Belief-Grounded Networks for Accelerated Robot Learning under Partial Observability

Hai Nguyen*, Brett Daley*, Xinchao Song, Christopher Amato, Robert Platt

Northeastern University, Boston, USA

Conference on Robot Learning (CoRL), 2020

Email: nguyen.hai1@northeastern.edu

Abstract

Many important robotics problems are partially observable in the sense that a single visual or force-feedback measurement is insufficient to reconstruct the state. Standard approaches involve learning a policy over beliefs or observation-action histories. However, both of these have drawbacks; it is expensive to track the belief online, and it is hard to learn policies directly over histories. We propose a method for policy learning under partial observability called the Belief-Grounded Network (BGN) in which an auxiliary belief-reconstruction loss incentivizes a neural network to concisely summarize its input history. Since the resulting policy is a function of the history rather than the belief, it can be executed easily at runtime. We compare BGN against several baselines on classic benchmark tasks as well as three novel robotic force-feedback tasks. BGN outperforms all other tested methods and its learned policies work well when transferred onto a physical robot.

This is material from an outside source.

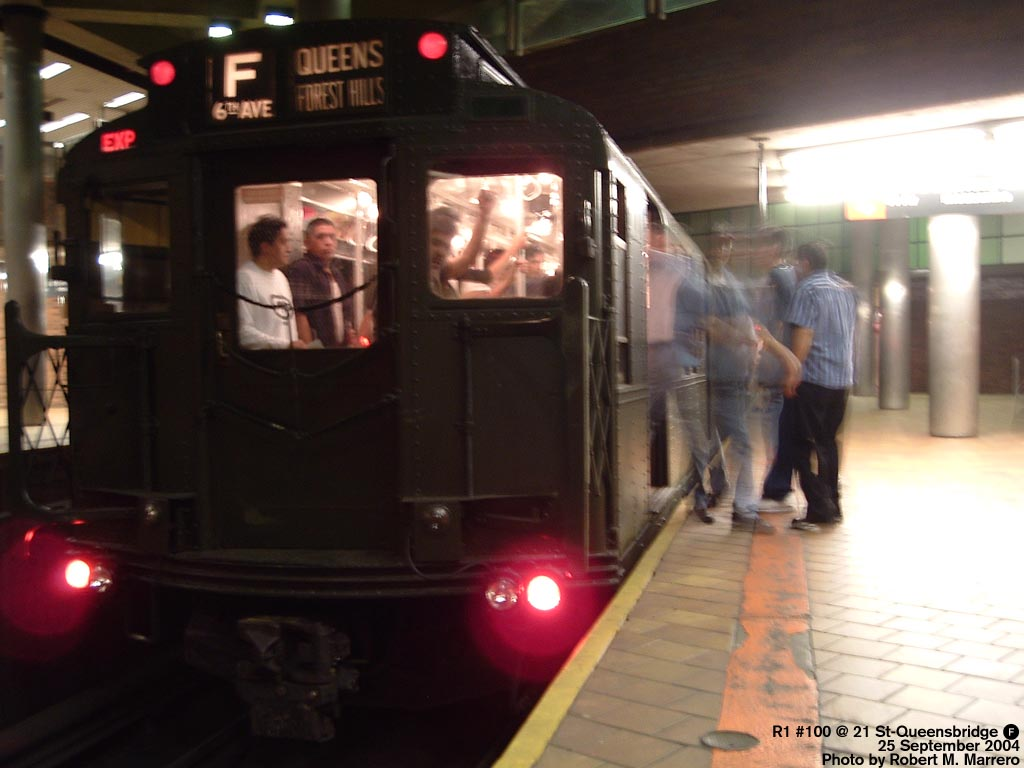 (103k, 1024x768)<br><b>Country:</b> United States<br><b>City:</b> New York<br><b>System:</b> New York City Transit<br><b>Line:</b> IND 63rd Street<br><b>Location:</b> 21st Street/Queensbridge <br><b>Route:</b> Fan Trip<br><b>Car:</b> R-1 (American Car & Foundry, 1930-1931) 100 <br><b>Photo by:</b> Robert Marrero<br><b>Date:</b> 9/25/2004<br><b>Notes:</b> Museum train in service on a shortened F line, 2nd Ave. to 71st Ave. or 179th St.<br><b>Viewed (this week/total):</b> 1 / 5080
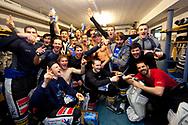 05.03.2011, Wetzikon, Eishockey 1. Liga, Wetzikon - Weinfelden, Die Mannschaft feiert ausgelassen in der Kabine  (Thomas Oswald/hockeypics)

Full text available at: arxiv.org/abs/2010.09170

Code: https://github.com/hai-h-nguyen/belief-grounded-network

CoRL presentation: www.youtube.com/watch?v=GsJMt--ZARQ

Method


In the above figure, we illustrate BGN by combining it with a standard actor-critic (A2C) agent that takes in histories (past actions and observations). Assuming that the actor and critic do not share parameters, we add two BGNs for the separate feature extractors. Black components represent a standard dual-network A2C agent, while blue components indicate the additional network heads for reconstructing the belief. FC stands for a fully-connected network (a linear combination). We assume that observations and actions are discrete, and therefore use softmax activation functions for the policy distribution (Distr.) and the reconstructed beliefs. In continuous environments, the softmax can be substituted for other families of distributions. The two added branch helps to learn useful features from the history for the given task. During deployment, they can be removed and leave alone the actor that can choose actions using only the history as the input.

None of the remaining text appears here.